SIM News

Words Of Wisdom On Leadership From Bishop Andy Doyle

Words Of Wisdom On Leadership From Bishop Andy Doyle

03/28/21

In April, I spent an hour talking with Bishop Andrew Doyle of Texas, who has written extensively on the future of the church as well as his own share on the church in an age of transition: Citizen: Faithful Discipleship in a Partisan World and Vocatio: Imaging a Visible Church, and A Generous Community: Being the Church in a New Missionary Age, among others. Bishop Andy believes that in speaking of Christ & Culture, our cultural assumptions are outdated and not attuned to what the culture thinks and actually is. “Even H. Richard Niebuhr’s iconic assumptions,” he claims, “are old.” CVC

‘When we look at organizational structures, we always and only can see [from the perspective of ] looking back into the past or projecting into the future. We can’t see – or we have a very difficult time of seeing – organizations making paradigm shifts in the present, as they are occurring. You can only see this in retrospect. Adaptive change happens at interconnected levels, simultaneously, and you need the perspective of looking back on it in order to be able to see it.

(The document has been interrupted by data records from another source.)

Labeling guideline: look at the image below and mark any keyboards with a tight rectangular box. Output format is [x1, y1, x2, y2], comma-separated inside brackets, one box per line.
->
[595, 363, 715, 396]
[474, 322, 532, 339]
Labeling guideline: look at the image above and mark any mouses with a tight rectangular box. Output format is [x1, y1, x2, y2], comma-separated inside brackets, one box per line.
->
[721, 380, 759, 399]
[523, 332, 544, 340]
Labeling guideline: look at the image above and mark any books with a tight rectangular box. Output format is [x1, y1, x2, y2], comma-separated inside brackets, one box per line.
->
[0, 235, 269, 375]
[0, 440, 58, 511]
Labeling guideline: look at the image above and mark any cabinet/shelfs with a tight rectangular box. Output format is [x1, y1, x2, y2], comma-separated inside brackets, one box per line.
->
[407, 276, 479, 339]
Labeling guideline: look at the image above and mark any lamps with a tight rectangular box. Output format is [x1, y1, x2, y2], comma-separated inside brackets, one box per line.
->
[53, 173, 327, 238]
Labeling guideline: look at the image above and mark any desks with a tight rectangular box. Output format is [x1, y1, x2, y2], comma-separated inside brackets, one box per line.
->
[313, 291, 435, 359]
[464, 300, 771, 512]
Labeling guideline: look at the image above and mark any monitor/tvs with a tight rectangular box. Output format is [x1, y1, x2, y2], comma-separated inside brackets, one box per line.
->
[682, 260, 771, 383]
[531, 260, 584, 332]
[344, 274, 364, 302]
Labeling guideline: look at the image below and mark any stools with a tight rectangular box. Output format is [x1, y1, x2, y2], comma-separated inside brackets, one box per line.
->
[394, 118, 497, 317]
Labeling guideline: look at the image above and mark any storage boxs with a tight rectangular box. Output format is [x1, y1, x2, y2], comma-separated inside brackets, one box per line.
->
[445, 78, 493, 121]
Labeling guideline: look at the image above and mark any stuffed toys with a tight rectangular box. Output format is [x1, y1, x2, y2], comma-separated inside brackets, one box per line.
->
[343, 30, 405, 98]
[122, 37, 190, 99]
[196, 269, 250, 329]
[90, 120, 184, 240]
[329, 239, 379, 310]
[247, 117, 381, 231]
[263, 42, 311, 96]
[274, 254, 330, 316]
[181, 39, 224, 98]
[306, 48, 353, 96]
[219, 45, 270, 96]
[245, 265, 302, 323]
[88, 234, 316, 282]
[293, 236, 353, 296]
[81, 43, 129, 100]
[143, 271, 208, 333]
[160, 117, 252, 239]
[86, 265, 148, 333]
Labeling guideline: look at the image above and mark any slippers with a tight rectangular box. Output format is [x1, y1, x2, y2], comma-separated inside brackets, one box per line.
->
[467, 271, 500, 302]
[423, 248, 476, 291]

If you’ve ever watched America’s Test Kitchen, the hit TV cooking show, there is an analogy. It’s not one thing that makes the best chicken. It’s different choices in multiple categories that all come together – choosing the best quality chicken to begin with; choosing the best combination of herbs to season it; perfecting the cooking time, temperature, etc. Similarly, doing my thing better is not going to fix it all when we’re talking about the church. Adaptive change that truly advances the life and mission of the church involves everything, and tinkering with it over hundreds of years: how we engage discipleship, the formation of the baptized, its content and how that is delivered, what kind of formation do you offer people? What is the ongoing formation and support of disciples in the wider system? I see the early disciples engaging a kind of action and reflection model over time that leads to adaptive change over time.

After eleven years as a bishop, I have learned one size does not fit all, and one thing is not going to change the church.

What is important is creating a safe space for adaptability and experimentation. How do you teach people to hold that safe space? I believe we need to form leaders for that, mentoring them through experiments in discipleship. We need to take people under our wings and support them as they play with all this.

I think of Frank Griswold and how all the crazy things he did as a liturgist in his late twenties made him who he is. We’ve got to let people do that. If we’re going to invest in the crafting of adaptive change, we have to give people the space for experimentation. For example, one of our most innovative priests – a church planter – is in conversation with a nondenominational, predominantly Asian, multi-cultural church about becoming an Episcopal church. Someone said, “The bishop will never let you do that.” Which begs the question, do we really want radical creativity? Organizations get the people they want. Right now, we have lots of people who are pastorally gifted and really good listeners. But we are at zero in terms of innovation.

The system picks the people who look like the system – otherwise, we weed them out. If you want that to change, you have to get much more comfortable with people who have their own ideas and who won’t necessarily listen to or agree with you. I think about the 1500 people attending 91 house churches in our diocese in any given week, and 90% are from no church background. People engaged in these churches have a better understanding.